Contoh kebijakan pendidikan yang menyuburkan self-fulfilling propechy dan menutup


harapan anak-anak miskin untuk mengalami mobilitas sosial adalah gagasan Mendiknas
Bambang Sudibyo untuk menurunkan rasio pendidikan SMA dan SMK dengan lebih
menekankan peningkatan pada pendidikan SMK. Pendekatan pendidikan seperti ini asumsi
dasarnya adalah sekolah sebagai perpanjangan tangan dunia industri yang menjadi penyedia
tenaga kerja bagi pemilik modal.

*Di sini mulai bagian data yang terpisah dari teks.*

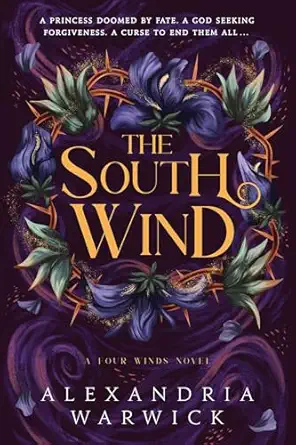 the south wind 1st edition alexandria warwick 1668065223, 978-1668065228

Kebijakan ini hanya akan melanggengkan ketimpangan dan
melestarikan status quo, karena mereka yang melanjutkan ke perguruan tinggi tetap akan
menduduki jabatan tinggi, sedangkan lulusan SMK tetap menjadi pekerja kelas bawah yang
tidak memiliki kemungkinan mobilitas sosial selain menjadi kaki tangan yang siap
diekslpoitasi oleh kepentingan pemilik modal.

Di jaman persaingan ekonomi bebas seperti ini, memperbanyak sekolah SMK hanya akan
memosisikan anak-anak Indonesia menjadi pekerja kasar pada jabatan paling bawah dalam
hirarki industri. Mengarahkan anak didik hanya ke SMK hanya akan menghalangi anak-anak
kita akses anak-anak terhadap pengetahuan universal. Yang dibutuhkan adalah akses masuk
ke akademi teknik yang setara dengan perguruan tinggi sehingga meningkatnya kualitas
pendidikan memberi para siswa daya tawar lebih yang memungkinkan terjadinya mobilitas
sosial. Memperbanyak SMK tanpa menyediakan keterbukaan akses untuk memasuki jenjang
pendidikan lebih tinggi tetap akan memosisikan anak-anak orang miskin pada posisi marginal.
Di balik semua ini, lembaga pendidikan sesungguhnya memosisikan guru sebagai tukang,
teknisi dan kaki tangan pemilik modal. Sekolah menjadi sebuah lembaga yang
mempertahankan hubungan sosial dan modal dalam masyarakat. Karena itu, guru menjadi
sekedar perpanjangan tangan ideologi kapitalis.

Akan selalu ada tegangan antara kepentingan negara, kepentingan masyarakat (termasuk di
dalamnya kepentingan bisnis dan kekuatan media), serta kepentingan individu guru dalam
mewujudkan identitas dirinya sebagai pekerja budaya. Sebagai pekerja budaya, guru bisa
menjadi perpanjangan tangan kultur kapital yang mempertahankan status quo, namun tidak
menyentuh persoalan ketimpangan sosial dan ketidakadilan yang ada dalam masyarakat.
Namun guru juga memiliki potensi sebaliknya. Mereka dapat menjadi pelaku aktif
pemberdayaan siswa dan masyarakat melalui pendidikan. Dalam konteks perdebatan inilah
kiranya pengembangan visi guru sebagai pelaku perubahan mesti diletakkan.